Em nenhum desses países a violência aumentou.

“Aqueles países que legalizaram de alguma forma tiveram uma diminuição da criminalidade”.

John Grieve, autoridade policial e especialista em Inteligência Criminal da Scotland Yard dos EUA afirmou:

A legalização combate as organizações criminosas e permite que se recolha impostos oriundos da venda legal que são direcionados à educação, saúde e  segurança. 

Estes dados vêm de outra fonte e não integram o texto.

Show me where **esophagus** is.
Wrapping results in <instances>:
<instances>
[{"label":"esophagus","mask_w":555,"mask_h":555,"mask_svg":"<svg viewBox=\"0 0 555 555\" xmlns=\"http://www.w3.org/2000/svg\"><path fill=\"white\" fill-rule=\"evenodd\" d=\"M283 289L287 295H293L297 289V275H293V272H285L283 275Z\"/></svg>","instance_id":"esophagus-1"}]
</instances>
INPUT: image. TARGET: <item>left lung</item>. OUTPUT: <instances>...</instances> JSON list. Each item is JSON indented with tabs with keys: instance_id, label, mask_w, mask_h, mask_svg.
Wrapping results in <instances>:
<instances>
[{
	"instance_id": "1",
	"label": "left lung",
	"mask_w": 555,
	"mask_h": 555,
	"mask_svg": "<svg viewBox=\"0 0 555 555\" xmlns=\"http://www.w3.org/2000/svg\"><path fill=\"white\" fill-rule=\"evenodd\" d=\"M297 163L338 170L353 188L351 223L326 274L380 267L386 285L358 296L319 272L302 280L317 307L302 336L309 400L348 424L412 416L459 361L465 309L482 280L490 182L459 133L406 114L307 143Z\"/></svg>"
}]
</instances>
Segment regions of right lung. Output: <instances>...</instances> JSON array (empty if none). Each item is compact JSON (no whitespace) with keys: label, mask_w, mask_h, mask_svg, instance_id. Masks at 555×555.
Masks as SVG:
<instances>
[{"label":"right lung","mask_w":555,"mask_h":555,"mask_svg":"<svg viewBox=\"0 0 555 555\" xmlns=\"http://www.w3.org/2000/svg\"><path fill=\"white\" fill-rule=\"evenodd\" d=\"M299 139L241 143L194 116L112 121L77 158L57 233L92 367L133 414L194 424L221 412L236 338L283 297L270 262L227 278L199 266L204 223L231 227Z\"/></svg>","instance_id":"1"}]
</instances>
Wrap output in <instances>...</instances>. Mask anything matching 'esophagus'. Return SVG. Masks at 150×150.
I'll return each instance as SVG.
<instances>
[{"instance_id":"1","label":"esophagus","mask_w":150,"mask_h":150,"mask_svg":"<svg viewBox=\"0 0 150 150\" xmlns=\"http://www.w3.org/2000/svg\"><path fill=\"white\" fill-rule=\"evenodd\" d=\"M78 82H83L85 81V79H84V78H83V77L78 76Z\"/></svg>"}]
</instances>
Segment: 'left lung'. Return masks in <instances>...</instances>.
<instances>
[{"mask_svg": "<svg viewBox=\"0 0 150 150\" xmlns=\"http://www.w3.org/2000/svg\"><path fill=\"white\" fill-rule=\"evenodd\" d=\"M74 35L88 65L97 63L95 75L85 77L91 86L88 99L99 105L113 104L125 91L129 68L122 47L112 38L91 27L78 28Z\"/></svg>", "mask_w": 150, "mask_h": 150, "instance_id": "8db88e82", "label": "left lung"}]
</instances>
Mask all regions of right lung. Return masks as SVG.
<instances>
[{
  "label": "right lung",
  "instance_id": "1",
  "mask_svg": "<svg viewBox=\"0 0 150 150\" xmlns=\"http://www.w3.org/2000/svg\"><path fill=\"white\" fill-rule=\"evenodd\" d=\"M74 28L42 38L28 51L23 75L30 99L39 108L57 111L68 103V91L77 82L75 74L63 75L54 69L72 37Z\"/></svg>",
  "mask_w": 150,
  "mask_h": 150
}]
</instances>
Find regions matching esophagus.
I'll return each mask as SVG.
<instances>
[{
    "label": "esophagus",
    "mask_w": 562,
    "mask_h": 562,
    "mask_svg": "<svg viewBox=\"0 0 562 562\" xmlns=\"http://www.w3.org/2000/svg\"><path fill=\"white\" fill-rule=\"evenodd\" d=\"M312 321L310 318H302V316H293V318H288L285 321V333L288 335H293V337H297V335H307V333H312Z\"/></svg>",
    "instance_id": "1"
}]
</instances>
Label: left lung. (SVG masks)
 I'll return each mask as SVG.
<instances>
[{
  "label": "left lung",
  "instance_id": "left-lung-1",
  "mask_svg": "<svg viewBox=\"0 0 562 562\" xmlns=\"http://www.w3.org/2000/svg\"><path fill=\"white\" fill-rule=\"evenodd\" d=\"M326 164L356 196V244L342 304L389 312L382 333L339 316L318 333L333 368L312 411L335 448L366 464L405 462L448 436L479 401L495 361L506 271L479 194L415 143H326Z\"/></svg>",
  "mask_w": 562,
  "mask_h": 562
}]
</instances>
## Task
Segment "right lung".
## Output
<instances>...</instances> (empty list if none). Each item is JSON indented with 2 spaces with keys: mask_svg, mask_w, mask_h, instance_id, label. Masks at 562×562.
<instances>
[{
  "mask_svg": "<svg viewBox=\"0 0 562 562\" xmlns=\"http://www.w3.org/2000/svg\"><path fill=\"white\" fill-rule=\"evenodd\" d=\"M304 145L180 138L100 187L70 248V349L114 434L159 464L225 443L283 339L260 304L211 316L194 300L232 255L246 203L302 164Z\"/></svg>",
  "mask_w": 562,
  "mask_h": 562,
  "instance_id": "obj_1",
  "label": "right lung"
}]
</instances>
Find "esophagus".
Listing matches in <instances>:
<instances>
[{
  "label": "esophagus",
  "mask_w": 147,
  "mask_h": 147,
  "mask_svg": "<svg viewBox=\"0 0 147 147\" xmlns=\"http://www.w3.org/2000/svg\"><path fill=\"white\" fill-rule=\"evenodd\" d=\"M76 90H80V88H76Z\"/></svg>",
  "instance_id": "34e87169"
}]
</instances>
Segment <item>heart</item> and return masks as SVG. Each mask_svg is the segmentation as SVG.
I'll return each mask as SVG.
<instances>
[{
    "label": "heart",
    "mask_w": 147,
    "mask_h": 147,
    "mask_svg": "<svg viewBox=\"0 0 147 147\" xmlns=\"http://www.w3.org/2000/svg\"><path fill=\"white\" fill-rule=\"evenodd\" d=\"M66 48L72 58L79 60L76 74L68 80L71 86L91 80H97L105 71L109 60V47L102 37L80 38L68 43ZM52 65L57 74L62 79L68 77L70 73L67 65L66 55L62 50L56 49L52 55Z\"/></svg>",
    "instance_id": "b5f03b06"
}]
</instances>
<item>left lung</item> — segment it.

Nesse modelo proibicionista quem fatura é o narcotráfico. As máfias seguem cada vez mais fortes, armadas e conquistando espaços na esfera política, como é o caso das milícias no Brasil.

Uma pesquisa publicada no Journal of the American Medical Association revelou que o consumo de drogas não aumentou nos estados que legalizaram a maconha nos EUA. 

Além disso, muitas pessoas, maioria homens e mulheres jovens e negros, que estão presas por quantidades mínimas de substâncias, poderão sair do cárcere.

Do ponto de vista econômico, o mercado da cannabis se coloca como uma grande promessa de investimento. Nos EUA, por exemplo, a legalização tem o potencial de gerar mais de 1 milhão de empregos diretos e indiretos e aumentar em US$ 130 bilhões o recolhimento de impostos no país até 2025, segundo estudo de New Frontier Date de 2019. 

Ao contrário do proibicionismo, legalizar traz resultados efetivos na vida das pessoas, pois regulamenta e controla o comércio das drogas.